SOURCE EXCERPT —
+--
A new body, the Company Names Tribunal, is about to take up its function of adjudicating on opportunistic company name registrations

On 1 October 2008, the Company Names Adjudicator Rules 2008

(SI 2008/1738) will come into force, giving effect to ss 69-74 of the Companies Act 2006. Proceedings will be administered by the Company Names Tribunal and cases will be decided by company names adjudicators (who are also trade mark inter partes hearing officers), based at the United Kingdom Intellectual Property Office, in Newport (formerly the Patent Office).

A specific remit

Company names adjudicators will deal only with disputes about opportunistic company name registrations; that is, solely with applications (complaints) made under s 69(1)(a) and (b) of the 2006 Act. This section provides for complaints by businesses or persons who have a goodwill or reputation associated with a name, where that name (or a similar name likely to suggest a connection with the complainant) has been opportunistically registered as a company name by someone else with a view to obtaining money from the complainant, or to prevent the complainant from registering the name.
+--
DATASET EXCERPT —

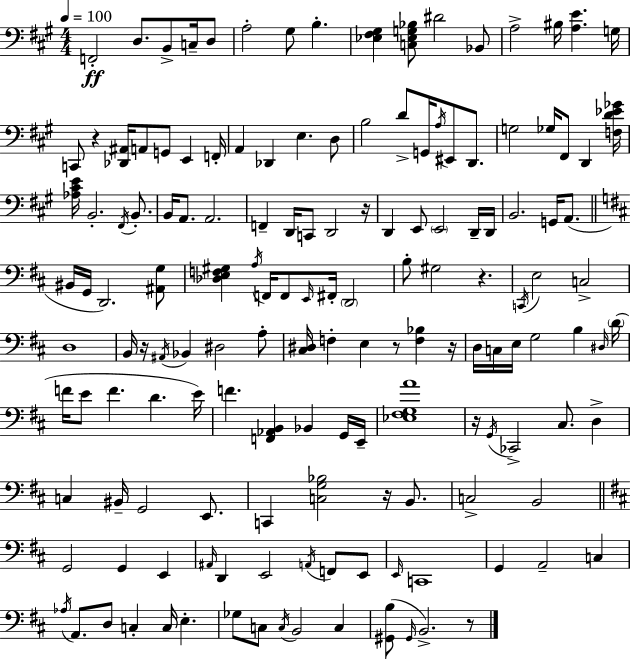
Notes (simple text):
+--
EXERCISE INSTRUCTIONS — According to the passage on the Company Names Tribunal, where will company names adjudicators be based? The lines have nothing to do with the passage on the Company Names Tribunal.

WRITTEN RESPONSE — At the United Kingdom Intellectual Property Office, in Newport.